A New York Times Upshot/Siena College survey released on Tuesday confirms that Mr. Trump’s standing has deteriorated considerably. Hillary Clinton has a seven-point lead over Mr. Trump in North Carolina, 46 percent to 39 percent, among likely voters in a three-way race including the Libertarian candidate Gary Johnson.
It’s a big improvement for Mrs. Clinton since September, when the last New York Times Upshot/Siena College poll showed a tied race in the state — as other polls at the time also did. It mirrors a national trend of steady gains for Mrs. Clinton throughout October.
Perhaps, but the survey has its issues, too. For one thing, no other poll in October has shown Hillary leading outside the margin of error in North Carolina. (In fact, a new poll from Democratic pollster PPP emerging as I write this post puts Hillary up only two points.) The largest lead Hillary got this month was a four-point edge in a ±3.6 poll from Marist for NBC/WSJ two weeks ago — and that gave Gary Johnson 9% of the respondents. Hillary’s RCP average lead for NC is 2.1 points, which makes a +7 result look outlier-ish, especially given the close nature of the state’s electoral results over the last several election cycles. Not even Barack Obama managed to get a majority of the vote here, winning with just 49.7% in 2008 to John McCain’s 49.4%.
The Marist poll had something else in common with the NYT/Siena survey — a largish Democratic sample. That poll was D+9, 40/31, among likely voters. The Siena poll has D+10, 36/26, and a larger representation of independents (who break to Trump by six points — but Mitt Romney won them by 15 points in 2012). Those, however, are not necessarily out of range. The 2008 turnout model was actually D+11, 42/31, with McCain winning more Democrats than Obama won Republicans. The 2012 turnout model was D+6 at 39/33, and that plus the same five-point loyalty edge was enough for Romney to win a two-point victory. Democratic party affiliation isn’t necessarily an indicator of presidential outcomes, especially in Southern states.

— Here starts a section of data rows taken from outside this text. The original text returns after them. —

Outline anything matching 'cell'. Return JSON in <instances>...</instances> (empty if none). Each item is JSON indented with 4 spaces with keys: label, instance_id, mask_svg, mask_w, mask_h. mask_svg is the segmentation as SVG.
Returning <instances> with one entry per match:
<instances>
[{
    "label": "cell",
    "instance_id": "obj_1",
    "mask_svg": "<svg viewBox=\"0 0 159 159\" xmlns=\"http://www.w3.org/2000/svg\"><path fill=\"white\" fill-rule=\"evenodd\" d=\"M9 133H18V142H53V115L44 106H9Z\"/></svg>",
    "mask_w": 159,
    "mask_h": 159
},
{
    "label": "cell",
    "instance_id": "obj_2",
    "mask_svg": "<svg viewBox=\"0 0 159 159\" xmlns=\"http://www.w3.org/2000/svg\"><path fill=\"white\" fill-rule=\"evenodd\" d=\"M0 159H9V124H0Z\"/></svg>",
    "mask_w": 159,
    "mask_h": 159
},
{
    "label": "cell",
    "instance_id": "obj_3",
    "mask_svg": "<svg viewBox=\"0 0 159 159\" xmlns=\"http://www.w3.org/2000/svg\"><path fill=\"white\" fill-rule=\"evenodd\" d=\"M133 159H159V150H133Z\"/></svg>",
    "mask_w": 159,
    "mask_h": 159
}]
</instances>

The bigger problem here is the outlier-ish nature of the results, but not necessarily the conclusion. RCP’s aggregation shows that Trump hasn’t led in a poll in North Carolina for over a month; in September, he seemed to have a polling lead, in fact. What looks clear from the trend is that while Hillary may not be dominating, she’s developed an edge in a state that Republicans cannot afford to lose. Those 15 electoral votes will put a big hole in the GOP’s standing, making a long-shot pickup elsewhere more or less a wash.
If it slips away, the ground game will be the likeliest explanation, Rob Christensen concludes:
“My sense is we got a late start,” said Dan Gurley, former deputy political director and field director for the RNC. “We are playing catch up, but we are catching up.”
The Trump/RNC operation’s 11 field offices in North Carolina compare to 24 that Mitt Romney had in 2012, according to FiveThirtyEight. …
“But my observation is that Donald Trump doesn’t seem very interested in the ground game,” Felts said. “Whether intentional or not, Trump seems to have decided to run a grand experiment betting that earned media and a cult of personality is more important than grass-roots infrastructure. It’s not how I learned to win elections, but we’ll see who was right on Nov. 8.”
In one sign of a possible problem of enthusiasm in the Republican ranks, there has been a dropoff in mail ballots cast in North Carolina compared with the same period in 2012. Registered Republican mail-in votes are down 58 percent from four years ago, while mail-in votes of Democratic and unaffiliated voters are roughly the same as in 2012, according to political scientist Michael Bitzer’s Old North State Politics blog.
In my book Going Red, I emphasized the need for the GOP to expand its footprint in places like Wake County, NC, and to have a presidential campaign oriented to ground-up, peer-to-peer politicking. As Felts says, we’ll see whether swing states can be won without it, but so far the answer’s not looking very good. And with just two weeks to go, the prospects of a change in those assessments don’t look promising either.